Une mère vient déposer son jeune fils de douze ans, Hideo, chez un oncle à Tokyo afin d'aller travailler dans une auberge non loin. C'est l'été. Il fait chaud. Et petit à petit le monde du jeune garçon s'écroule. Sans faire de bruit, sans que personne ne parle, ne pleure, ne crie. C'est un vrai drame, mais pas une tragédie.
Naruse choisit de poser son regard sur les choses, sans rien ajouter de plus : ni péripéties, ni morale, ni grands sentiments. Même pas la peine de forcer le trait : il n'y a pas de déments, pas de malchance, pas de méchants. La vie est bien assez brutale de ne rien être particulièrement. Hideo est abandonné à lui même, de plus en plus, parce que c'est comme ça. Et à la fin du film il contemple la vi(ll)e qui s'étend à ses pied, sans rage, sans ressentiment, sans révolte. Parce que c'est comme ça. Ne reste que la conscience d'un désespoir infini face à l'existence qui ne fait que fuir sans le moindre combat.
L'hallucinant dans tout ça c'est l'extrême tristesse, l'extrême poésie et l'extrême vérité qui ressort de cette chronique faite de profil.

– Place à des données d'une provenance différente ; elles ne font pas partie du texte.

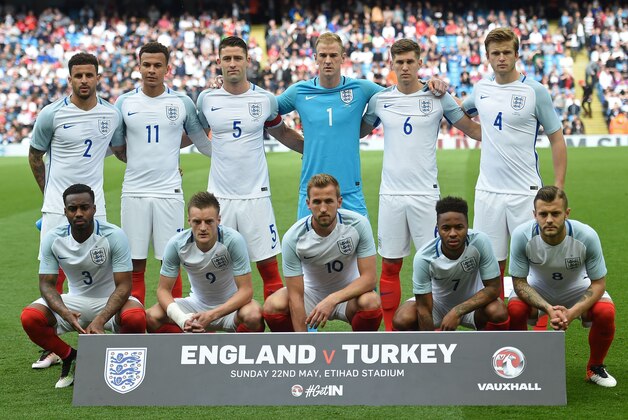 England players pose for a photograph (back row L-R), England's defender Kyle Walker, England's midfielder Dele Alli, England's defender Gary Cahill, England's goalkeeper Joe Hart, England's defender John Stones and England's midfielder Eric Dier, (front row L-R) England's defender Danny Rose, England's striker Jamie Vardy, England's striker Harry Kane, England's midfielder Raheem Sterling and England's midfielder Jack Wilshere ahead of the friendly football match between England and Turkey at the Etihad Stadium in Manchester, north west England, on May 22, 2016. / AFP / PAUL ELLIS / NOT FOR MARKETING OR ADVERTISING USE / RESTRICTED TO EDITORIAL USE         (Photo credit should read PAUL ELLIS/AFP/Getty Images)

Très vite on comprend qu'il ne nous est pas demandé, en tant que spectateur, de juger, d'expliquer, de philosopher, d'extérioriser. Pas de message, pas de chantage affectif : on n'est ni chez Kazan ni chez Chaplin. Non, ici la demande est toute d'humilité : juste regarder. S'oublier comme sait se faire oublier Naruse. Se dépouiller de son Moi envahissant. Et vivre, le temps d'un film, au diapason de ces quelques personnages anodins, qui eux semblent se croiser sans se prêter beaucoup d'attention. Bref les aimer, les aimer comme Hideo aime son scarabée : pour rien.